### Request 1
Revise the passage on wild land from "It would be" up to and including "the cruise liners.", putting "wilderness" wherever "wildness" appears.
### Request 2
Pick up the passage on wild land after its final sentence and carry it further.

== Excerpt to read

A delicate issue. The John Muir Trust and the other owners of the land around Ben Nevis have constructed a ‘Memorial Site for Contemplation’ at the foot of the mountain, and are removing the memorials from the open hill. As for ashes, well, the Nevis Partnership says: try throwing them into the air on a windy day, or into a corrie so they disperse more widely, or under a tree on the lower slopes.

I should imagine that people who want to scatter someone’s ashes on a mountain, or leave a memorial there, do so because they consider a ‘Memorial Site for Contemplation’ municipal and tame. It’s just what they’d be seeking to avoid. And the problem with the plaques? They’re being removed because they are ‘intrusive’. One person’s loving memorial, however discreet, is another person’s intrusion. What it intrudes on is the other person’s sense of ‘the wild’.

The John Muir Trust, which has now bought eight estates in Scotland, has a remit to ‘protect wild land’. By ‘wild’, I think is meant openness, expansiveness, that sense of land, as Willa Cather wrote, which is ‘nothing but land: not a country at all, but the material out of which countries are made’. But does this ‘material’ exist any longer? Is there any ‘wild land’ in this congested country, if it’s on the scale of landscape and requires protection or, worse, ‘management’? The various quangos, charities and interest groups (the John Muir Trust, the RSPB, Scottish Natural Heritage, the National Trust, Natural England, all that kind of thing) are forever managing and intervening. Many of their interventions are designed to undo or ameliorate previous interventions: to remove footpaths, say, or dismantle cairns or plant forests or reintroduce species now locally extinct. (I think ‘nature’, ‘natural’ and ‘wild’ are almost synonymous here, though ‘wild’ ups the rhetorical ante. A dandelion poking up between paving slabs is natural and wild – and cheeky and subversive – but it doesn’t carry that special wide-eyed sense of ‘wild’. In the wild, size matters, or so it seems.)

It would be too easy to scorn this notion of the wild as precious and romanticised. In big landscapes, to see wildness might require a suspension of disbelief, like at the theatre. But, I admit, only those of us privileged to get there can bore on about how unwild the wild places are. Last year I took The Wild Places with me to St Kilda and to Mingulay. Both islands are now uninhabited and St Kilda is, of course, an icon of remoteness. But I never read a line, even when it rained. I was with friends and we were too busy. There were too many birds and basking sharks to watch, too many ruins to explore and projects to help with, too much conversation, too many general comings and goings, boats and helicopters. It’s different in winter, but St Kilda is busier on a summer’s day than many mainland places, what with the radar base and the cruise liners.

====
== Entries provided

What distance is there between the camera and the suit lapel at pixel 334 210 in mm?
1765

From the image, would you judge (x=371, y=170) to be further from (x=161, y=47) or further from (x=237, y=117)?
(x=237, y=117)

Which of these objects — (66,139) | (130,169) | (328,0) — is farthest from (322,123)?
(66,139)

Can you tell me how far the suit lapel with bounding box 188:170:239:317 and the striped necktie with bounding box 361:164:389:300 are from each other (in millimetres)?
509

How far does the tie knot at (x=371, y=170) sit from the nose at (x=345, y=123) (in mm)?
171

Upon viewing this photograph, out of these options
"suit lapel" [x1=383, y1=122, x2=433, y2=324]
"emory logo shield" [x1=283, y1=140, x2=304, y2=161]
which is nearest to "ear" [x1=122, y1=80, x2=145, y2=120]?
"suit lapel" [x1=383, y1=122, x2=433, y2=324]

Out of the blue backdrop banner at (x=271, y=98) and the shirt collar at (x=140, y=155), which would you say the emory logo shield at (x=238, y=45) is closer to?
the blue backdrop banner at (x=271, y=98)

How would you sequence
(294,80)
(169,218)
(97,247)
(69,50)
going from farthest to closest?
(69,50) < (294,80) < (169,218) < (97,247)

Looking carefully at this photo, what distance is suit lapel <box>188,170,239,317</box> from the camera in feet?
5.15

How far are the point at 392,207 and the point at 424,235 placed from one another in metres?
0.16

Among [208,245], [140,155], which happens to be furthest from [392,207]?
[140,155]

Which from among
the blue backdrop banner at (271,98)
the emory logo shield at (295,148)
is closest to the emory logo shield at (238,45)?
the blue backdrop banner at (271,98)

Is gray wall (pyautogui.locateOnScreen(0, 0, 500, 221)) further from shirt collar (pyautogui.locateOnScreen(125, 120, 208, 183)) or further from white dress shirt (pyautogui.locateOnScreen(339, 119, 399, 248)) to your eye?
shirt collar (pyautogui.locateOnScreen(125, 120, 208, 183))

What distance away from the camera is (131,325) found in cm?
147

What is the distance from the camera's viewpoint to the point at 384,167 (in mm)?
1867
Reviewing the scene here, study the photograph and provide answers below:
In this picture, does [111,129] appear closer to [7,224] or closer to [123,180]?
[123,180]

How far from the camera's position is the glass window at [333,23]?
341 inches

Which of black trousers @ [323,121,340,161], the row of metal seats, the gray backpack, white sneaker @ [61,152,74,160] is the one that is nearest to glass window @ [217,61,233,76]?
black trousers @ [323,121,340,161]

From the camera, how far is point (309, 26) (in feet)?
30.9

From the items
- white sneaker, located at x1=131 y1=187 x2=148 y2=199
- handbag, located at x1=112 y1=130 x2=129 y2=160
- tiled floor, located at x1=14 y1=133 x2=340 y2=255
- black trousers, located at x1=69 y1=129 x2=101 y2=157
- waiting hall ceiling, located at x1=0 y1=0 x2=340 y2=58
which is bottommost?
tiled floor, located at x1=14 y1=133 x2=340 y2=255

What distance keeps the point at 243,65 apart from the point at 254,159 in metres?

====

### Task response 1
It would be too easy to scorn this notion of the wild as precious and romanticised. In big landscapes, to see wilderness might require a suspension of disbelief, like at the theatre. But, I admit, only those of us privileged to get there can bore on about how unwild the wild places are. Last year I took The Wild Places with me to St Kilda and to Mingulay. Both islands are now uninhabited and St Kilda is, of course, an icon of remoteness. But I never read a line, even when it rained. I was with friends and we were too busy. There were too many birds and basking sharks to watch, too many ruins to explore and projects to help with, too much conversation, too many general comings and goings, boats and helicopters. It’s different in winter, but St Kilda is busier on a summer’s day than many mainland places, what with the radar base and the cruise liners.

### Task response 2
There’s nothing wild in this country: every square inch of it is ‘owned’, much has seen centuries of bitter dispute; the whole landscape is man-made, deforested, drained, burned for grouse moor, long cleared of its peasants or abandoned by them. It’s turned into prairie, or designated by this or that acronym; it’s subject to planning regulations and management plans. It’s shot over by royalty, flown over by the RAF, or trampled underfoot in the wind-farm gold-rush. Of course there are animals and birds, which look wild and free, but you may be sure they’ve been counted, ringed maybe, even radio-tagged, and all for good scientific reasons. And if we do find a Wild Place, we can prance about there knowing that no bears or wolves will appear over the bluff, because we disposed of the top predators centuries ago, and if we do come unstuck there’s a fair chance that, like the man on Ben Nevis, we’ll get a mobile signal, and be rescued.

Wild is a word like ‘soul’. Such a thing may not exist, but we want it, and we know what we mean when we talk about it. And yes, we’re drifting here towards the religious. When we want to scatter someone’s ashes in a wild place, we know the kind of place we’re looking for. Further: we know what the wild is because we’re making small acts of reparation towards it. It’s noble to reintroduce species once persecuted into extinction, albeit as part of a management plan. Once reintroduced, though, they might show signs of being a bit self-willed: white-tailed eagles have an eight-foot wingspan. Recently, one took a flight round the Asda car park in Dunfermline. People were so alarmed they called the police.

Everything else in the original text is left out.